In a nutshell, ACWA Power’s view is that upfront constructive, transparent and trusting engagement of all stakeholders results in a well balanced structure which then allows for robust and sustainable long term viability of these large and complex infrastructure projects. These actions then result in all government stakeholders, shareholders and lenders being comfortable in the long run.
This is first foray project in Vietnam, could you have any plan to invest in other sectors that you have experience and operation in other countries?
Paddy Padmanathan: Our two and a half of years of project development experience in Vietnam has been very positive. We have found Vietnam to be an investor friendly destination. While processes and procedures are plenty as in many other countries, we have found the government officials both at national and provincial level very constructive and supportive with a genuine desire to help and achieve success. We are therefore keen to invest in more power plants but as I have already said using the local “fuel” resources you have; which means the solar resources and wind resources as well. So, the next projects we are likely to focus development in the area of renewable energy.
Indeed we have already entered into a partnership with FESCON, a well-established and respected Vietnamese engineering contractor to develop a 100MW PV power plant as our next investment.
In the area of water, we are only involved with desalination of sea water to produce potable water in resource scarce ared countries like the Kingdom of Saudi Arabia or Sultanate of Oman. Here in Vietnam you are blessed with good rains and suitable topography crisscrossed by rivers and many locations for dams to impound the surface run off for storage and utilisation. So, fortunately you do not need the energy intensive and very expensive process of sea water desalination to provide potable water and as such we do not see a role for ourselves.
Many foreign investors are now interested in developing renewable power projects in Vietnam as the Vietnamese government offers incentives. In what way will ACWA Power contribute to Vietnam's renewable market in future?
Paddy Padmanathan: ACWA Power has developed considerable experience in developing solar power with both photo voltaic and concentrated solar power technologies and in developing wind power.
Within the last few years, we have established a global reputation as relentlessly challenging cost to keep reducing the tariff of electricity generated by these technologies.
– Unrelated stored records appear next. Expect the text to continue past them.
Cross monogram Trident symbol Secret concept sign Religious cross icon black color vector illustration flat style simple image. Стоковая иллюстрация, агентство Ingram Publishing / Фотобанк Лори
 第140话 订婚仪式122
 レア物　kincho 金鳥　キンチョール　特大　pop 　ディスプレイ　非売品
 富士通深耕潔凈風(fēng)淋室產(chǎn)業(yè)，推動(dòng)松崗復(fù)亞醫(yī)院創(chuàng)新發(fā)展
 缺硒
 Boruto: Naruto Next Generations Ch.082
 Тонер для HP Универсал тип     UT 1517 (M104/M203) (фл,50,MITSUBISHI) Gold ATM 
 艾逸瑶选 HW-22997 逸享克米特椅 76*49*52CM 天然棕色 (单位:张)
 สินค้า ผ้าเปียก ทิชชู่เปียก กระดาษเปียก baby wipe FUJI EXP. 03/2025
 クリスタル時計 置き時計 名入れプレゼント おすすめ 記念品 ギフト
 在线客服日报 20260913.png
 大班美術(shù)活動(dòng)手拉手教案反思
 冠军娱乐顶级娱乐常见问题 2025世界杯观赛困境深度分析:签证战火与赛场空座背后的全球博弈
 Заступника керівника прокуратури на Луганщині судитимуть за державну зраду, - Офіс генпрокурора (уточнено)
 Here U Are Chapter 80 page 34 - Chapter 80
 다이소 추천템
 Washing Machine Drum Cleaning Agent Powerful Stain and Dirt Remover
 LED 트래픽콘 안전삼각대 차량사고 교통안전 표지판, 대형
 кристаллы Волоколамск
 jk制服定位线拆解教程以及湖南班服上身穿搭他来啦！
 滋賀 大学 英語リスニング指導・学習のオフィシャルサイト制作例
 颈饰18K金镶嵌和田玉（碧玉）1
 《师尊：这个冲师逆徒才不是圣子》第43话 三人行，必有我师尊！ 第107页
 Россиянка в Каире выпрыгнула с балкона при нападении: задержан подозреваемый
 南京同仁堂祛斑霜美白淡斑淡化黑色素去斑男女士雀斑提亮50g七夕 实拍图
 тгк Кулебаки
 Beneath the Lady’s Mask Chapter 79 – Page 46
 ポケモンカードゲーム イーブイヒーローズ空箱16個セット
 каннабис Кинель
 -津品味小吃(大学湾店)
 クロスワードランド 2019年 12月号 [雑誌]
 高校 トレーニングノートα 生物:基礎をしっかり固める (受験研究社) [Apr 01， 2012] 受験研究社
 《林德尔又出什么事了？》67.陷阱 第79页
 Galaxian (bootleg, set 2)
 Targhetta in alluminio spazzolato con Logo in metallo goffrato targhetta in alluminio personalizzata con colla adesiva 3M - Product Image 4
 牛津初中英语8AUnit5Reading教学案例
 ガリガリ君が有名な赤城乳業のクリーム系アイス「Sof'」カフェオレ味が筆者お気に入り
As we step into renewable energy project development here in Vietnam, we will bring our experience of structuring “fit for purpose” technical solution, our preferential access to technology providers through the well-established network of relationships and access to competitive procurement and supply chain, our understanding of the risks and mitigation strategies and cost competitive financing structures to deliver solar and wind power energy at the lowest possible costs.
Vietnam has rich untapped resources and we very much look forward to playing our part in contributing to the development of Vietnam by efficiently utilising these resources.